### What to produce
Print, with no pictures, the exact lines that run from the one containing "Type ascenseur sans" through the last line of the material below, both ends included.

### Recorded information
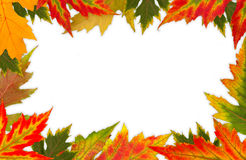 Frame of the colorful leaves. On a white background royalty free stock image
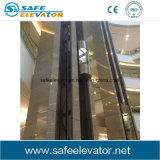 Type ascenseur sans engrenages de passager d'observation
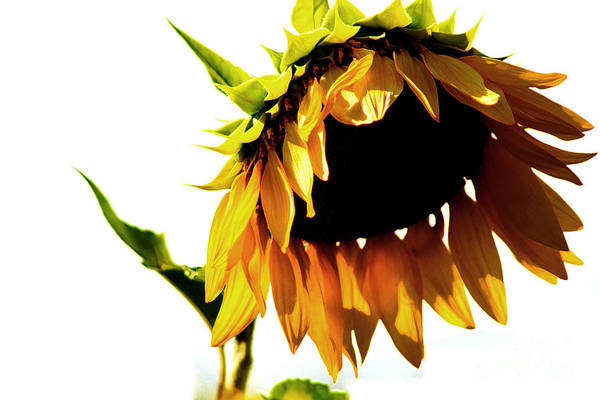 Sunflower Art Print featuring the photograph Sunflower Art by Robin Lynne Schwind
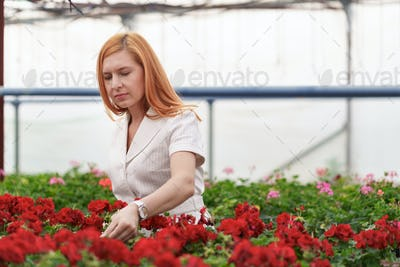 Woman touches flowers with her hand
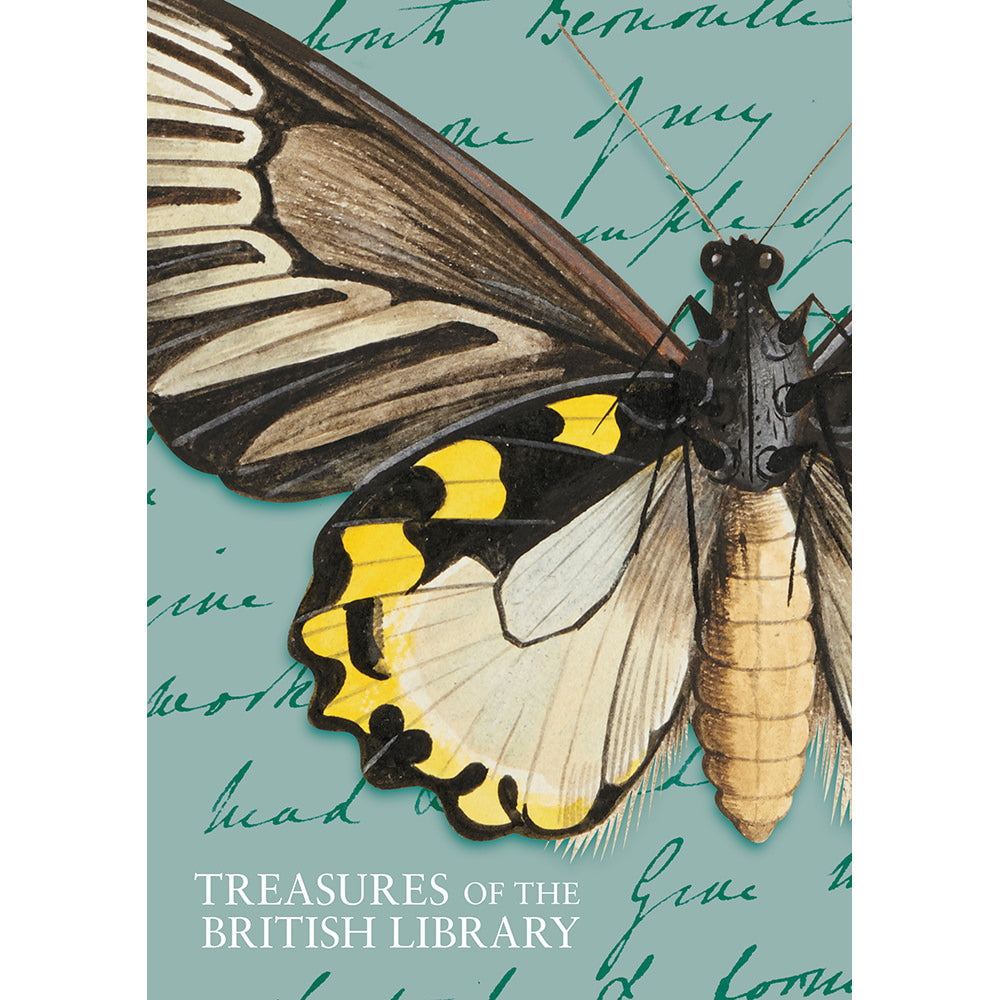 Treasures Butterfly A5 lined Notebook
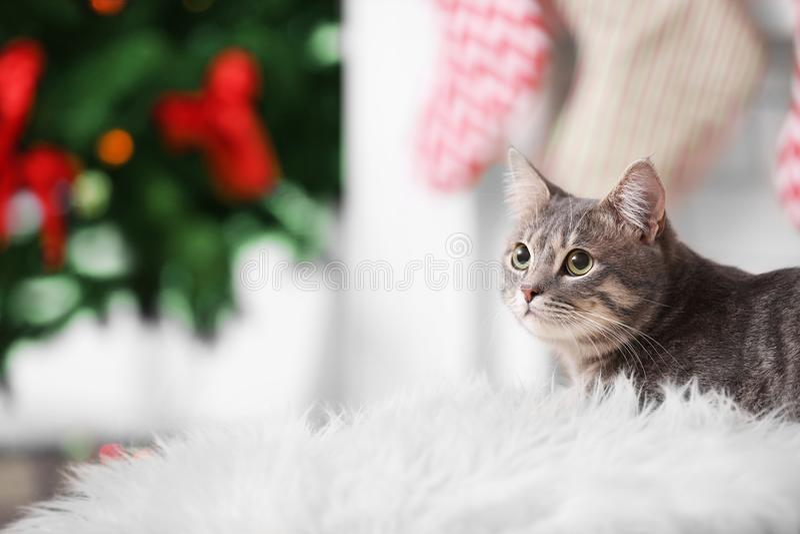 Porträt der Katze der getigerten Katze liegend auf weißem Plaid lizenzfreie stockbilder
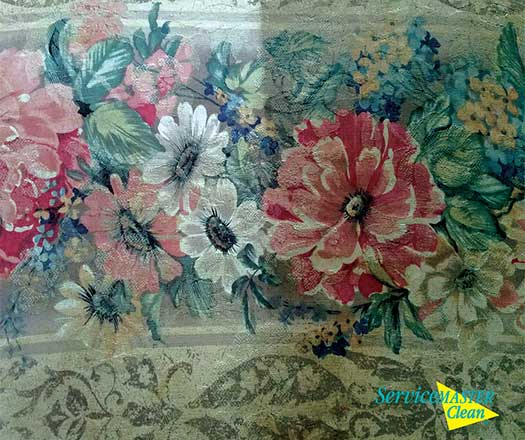 upholstery-fabric-cleaning-best-process-in-southwest-michigan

### Output for this task
 Type ascenseur sans engrenages de passager d'observation
 Sunflower Art Print featuring the photograph Sunflower Art by Robin Lynne Schwind
 Woman touches flowers with her hand
 Treasures Butterfly A5 lined Notebook
 Porträt der Katze der getigerten Katze liegend auf weißem Plaid lizenzfreie stockbilder
 upholstery-fabric-cleaning-best-process-in-southwest-michigan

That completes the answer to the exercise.